Once again, my early learning experiences of enterprise came from my extended family. While my parents were not engaged in business enterprise, my closest older friend was. From age 14, Bobby Bosonac had to take over his family business and raise his three younger brothers. I helped and learned about the entrepreneurial nature of business.

The highlight of my early experiences in enterprise was creating my own business in “laying deck” or sub-flooring in housing developments. Eschewing the security of a regular construction job, I “learned and laid” the decks. I also learned the three basic principles of entrepreneurial enterprise:

  1. Generate a good idea!
  2. Take a risk!
  3. Make a plan!

I remember vividly what I said to my mother the night before my introduction to entrepreneurism:

“Don’t bother to get me up at 6 o’clock. I’m in business for myself!”

Then I got up at 8 and worked until 8. I carried these entrepreneurial attitudes about ideas, risks, and plans with me the rest of my life. They are the culminating principle of “The American Experience.” I carried this attitude into my work in the public sector: the goal of every community action program was to empower people for entrepreneurial initiatives in both private and public sector. We are proud to claim three millionaires from the ranks of previously unemployed.

I am most proud of the current businesses where we generate eight figure incomes and our current business launchings project valuations of nine figures.

Basically, in CTSI, we conduct a Research and Development operation in the “Human Factor” market. With a scientific foundation in “Human Processing” or “Generativity,” we explicate the unknown, designing models to fill spaces in the landscape of “Human Endeavor.”

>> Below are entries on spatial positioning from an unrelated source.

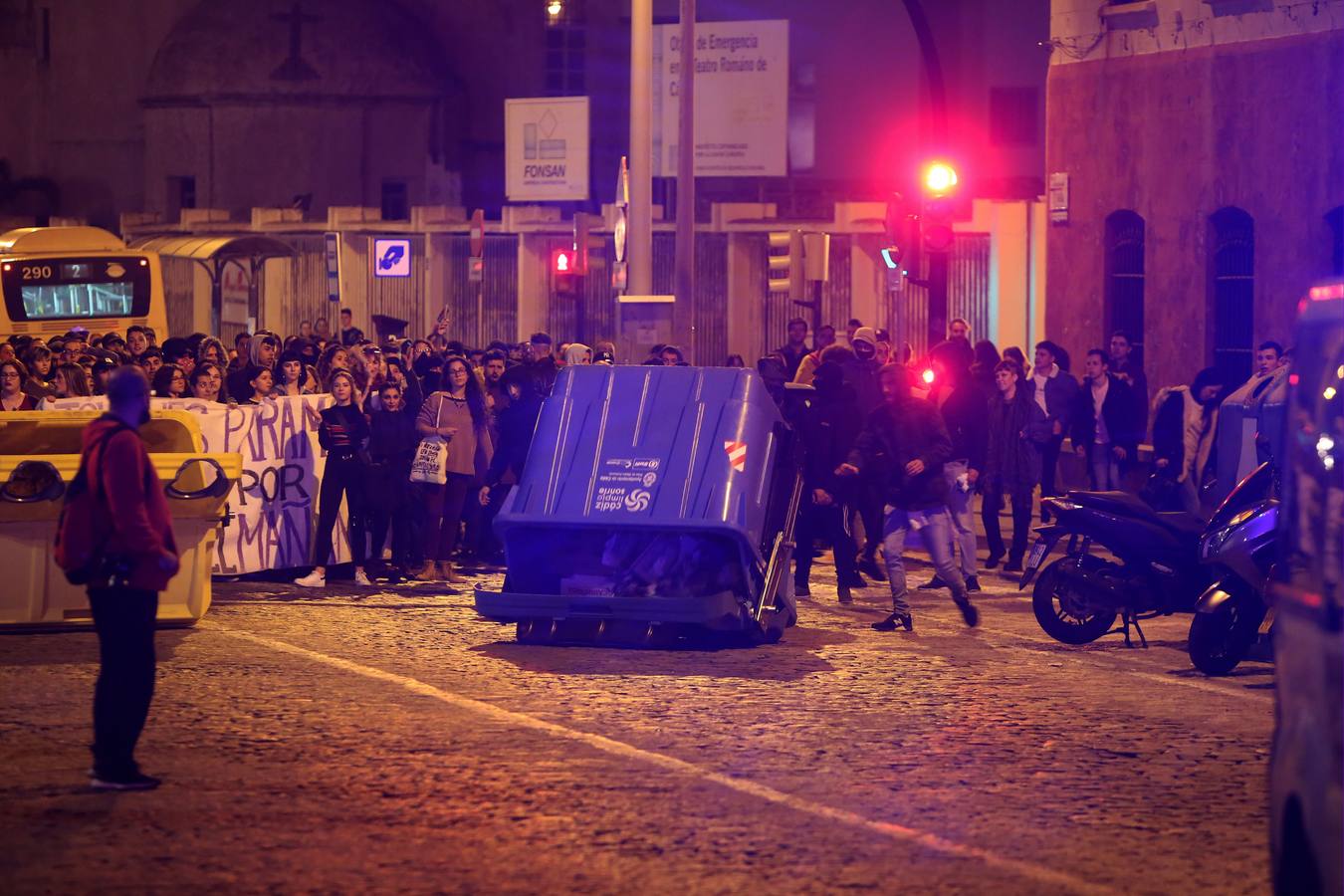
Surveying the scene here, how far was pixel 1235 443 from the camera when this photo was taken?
626 inches

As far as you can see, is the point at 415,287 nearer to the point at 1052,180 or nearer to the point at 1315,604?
the point at 1052,180

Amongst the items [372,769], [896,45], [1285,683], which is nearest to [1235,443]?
[372,769]

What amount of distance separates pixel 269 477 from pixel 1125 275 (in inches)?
499

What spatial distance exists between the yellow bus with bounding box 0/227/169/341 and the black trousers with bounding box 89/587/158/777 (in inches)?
947

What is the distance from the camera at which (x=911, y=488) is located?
45.7 ft

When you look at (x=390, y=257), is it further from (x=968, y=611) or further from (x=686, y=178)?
(x=968, y=611)

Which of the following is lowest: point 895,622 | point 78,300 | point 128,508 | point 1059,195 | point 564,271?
point 895,622

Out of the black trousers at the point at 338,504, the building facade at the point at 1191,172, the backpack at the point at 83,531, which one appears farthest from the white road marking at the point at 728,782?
the building facade at the point at 1191,172

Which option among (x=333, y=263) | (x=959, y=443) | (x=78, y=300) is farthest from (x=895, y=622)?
(x=78, y=300)

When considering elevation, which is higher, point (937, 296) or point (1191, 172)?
point (1191, 172)

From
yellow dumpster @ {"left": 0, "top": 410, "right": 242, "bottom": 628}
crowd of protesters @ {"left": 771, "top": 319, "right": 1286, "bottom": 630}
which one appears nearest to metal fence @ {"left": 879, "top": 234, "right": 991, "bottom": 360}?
crowd of protesters @ {"left": 771, "top": 319, "right": 1286, "bottom": 630}

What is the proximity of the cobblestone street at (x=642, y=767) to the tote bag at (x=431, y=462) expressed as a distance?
2.33 meters

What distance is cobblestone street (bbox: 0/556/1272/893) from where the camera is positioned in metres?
7.64


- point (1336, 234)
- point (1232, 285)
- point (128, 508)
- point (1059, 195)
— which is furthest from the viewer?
point (1059, 195)
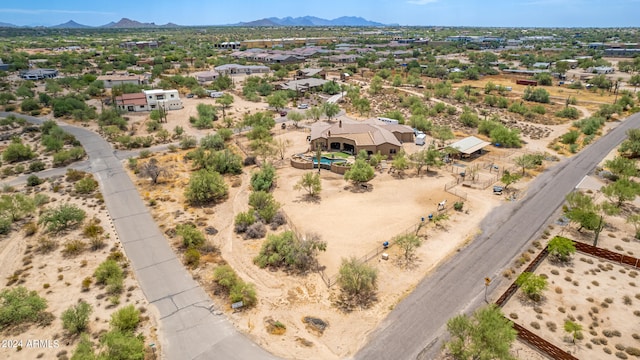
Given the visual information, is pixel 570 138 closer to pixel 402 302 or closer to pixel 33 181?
Result: pixel 402 302

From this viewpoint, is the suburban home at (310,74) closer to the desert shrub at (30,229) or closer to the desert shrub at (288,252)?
the desert shrub at (30,229)

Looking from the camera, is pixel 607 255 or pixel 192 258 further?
pixel 607 255

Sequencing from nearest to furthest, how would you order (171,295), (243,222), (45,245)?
(171,295)
(45,245)
(243,222)

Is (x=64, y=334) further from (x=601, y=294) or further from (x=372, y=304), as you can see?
(x=601, y=294)

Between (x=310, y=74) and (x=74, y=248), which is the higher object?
(x=310, y=74)

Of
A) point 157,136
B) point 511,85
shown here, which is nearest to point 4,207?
point 157,136

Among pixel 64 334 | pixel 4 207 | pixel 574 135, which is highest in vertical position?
pixel 574 135

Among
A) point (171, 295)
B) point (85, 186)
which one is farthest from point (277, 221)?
point (85, 186)
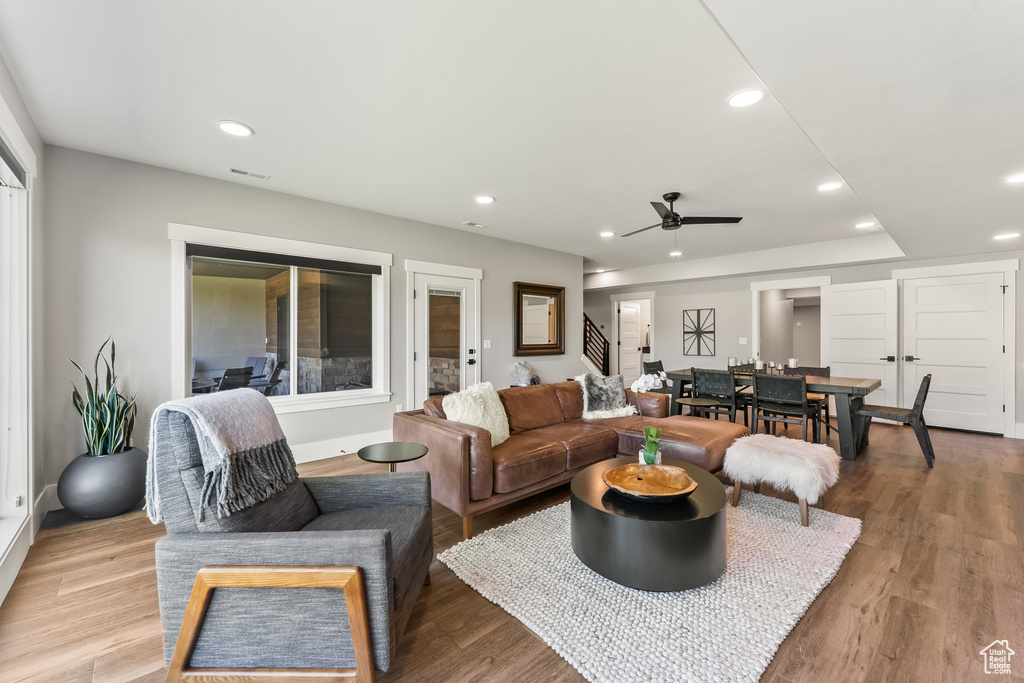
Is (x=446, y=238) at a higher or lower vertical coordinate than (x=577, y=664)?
higher

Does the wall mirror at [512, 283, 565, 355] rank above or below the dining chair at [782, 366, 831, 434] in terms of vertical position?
above

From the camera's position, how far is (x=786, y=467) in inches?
103

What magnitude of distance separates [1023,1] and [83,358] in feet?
16.7

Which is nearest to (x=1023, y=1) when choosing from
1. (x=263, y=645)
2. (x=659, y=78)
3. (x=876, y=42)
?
(x=876, y=42)

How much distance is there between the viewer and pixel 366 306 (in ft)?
15.0

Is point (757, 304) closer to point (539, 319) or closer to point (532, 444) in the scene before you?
point (539, 319)

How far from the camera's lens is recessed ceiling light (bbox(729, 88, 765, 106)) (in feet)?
7.25

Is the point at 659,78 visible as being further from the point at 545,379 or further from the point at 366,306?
the point at 545,379

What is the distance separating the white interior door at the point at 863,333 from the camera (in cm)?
577

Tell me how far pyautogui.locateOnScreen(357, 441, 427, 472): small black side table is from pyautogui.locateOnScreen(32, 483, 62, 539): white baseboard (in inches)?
85.5

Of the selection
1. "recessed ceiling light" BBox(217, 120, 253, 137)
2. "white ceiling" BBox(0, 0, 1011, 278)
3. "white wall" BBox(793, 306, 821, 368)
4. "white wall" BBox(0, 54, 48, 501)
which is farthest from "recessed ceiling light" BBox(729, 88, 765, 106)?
"white wall" BBox(793, 306, 821, 368)

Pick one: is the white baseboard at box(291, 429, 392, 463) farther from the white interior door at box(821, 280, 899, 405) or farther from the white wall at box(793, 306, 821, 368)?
the white wall at box(793, 306, 821, 368)

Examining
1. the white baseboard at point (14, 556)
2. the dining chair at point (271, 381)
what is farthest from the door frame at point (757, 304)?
the white baseboard at point (14, 556)

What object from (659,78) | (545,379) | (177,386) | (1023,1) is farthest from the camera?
(545,379)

We like to conceive of ourselves as “The National Center for R & D in Human and Informational Sciences.” This is because all other centers of R & D—Bell Labs, Watson, Xerox—have dropped out of “the human processing business.”

Important entrepreneurial enterprises involved “spinning-off” turnkey operations in the marketplace:

  • Human Technology, Inc. — Instructional Systems Design, et al
  • Human Resource Development Press, Inc. — Training and Development
  • HRD Training Solutions, Inc. — On-line Training Solutions

Our most important entrepreneurial enterprises are our current efforts to develop software and support systems for “Human-Centric Organizational Systems:”

  • GenStar Global, LLC — “A Holding Company” for Strategic Partnerships in “Human-Centric Continuous Organizational Realignment Systems”

As proud of our original generative R & D operations, I am most proud of the innovative spirits and processing of our diversity of corporate and agency partnerships.

So these are my culminating experiences in “The American Experience:” Wealth Generation. This is the heart and soul of Entrepreneurial Capitalism (capitalism simply means doing what is “most important”). By generating wealth, we generate the Prosperity which makes Participation and Peace possible. Put another way, Peace and Participation are the empowering conditions of Prosperity.

The children in our Village Charter School have a real excuse for their deficits in experiencing Entrepreneurial Enterprise. And we are now paying for it! So, once again, we must empower them.

What about your experiences in Entrepreneurial Enterprise? It is the culminating principles of “The American Experience.” It generates the third leg of The Freedom Mission:

  • Cultural Relating → Peace
  • Participative Governance → Participation
  • Entrepreneurial Enterprise → Prosperity

Here’s the basic question:

“Why are we The Forgotten Americans?”

We are the only ones who understand how and why “The American Experience” has transformed us into invaluable, free, and interdependent Human Capital, capable of generating new ideas, new businesses, new industries, and new markets.

Yet no one listens! No one responds! No one initiates entrepreneurially!

Our school children have excuses! What’s yours?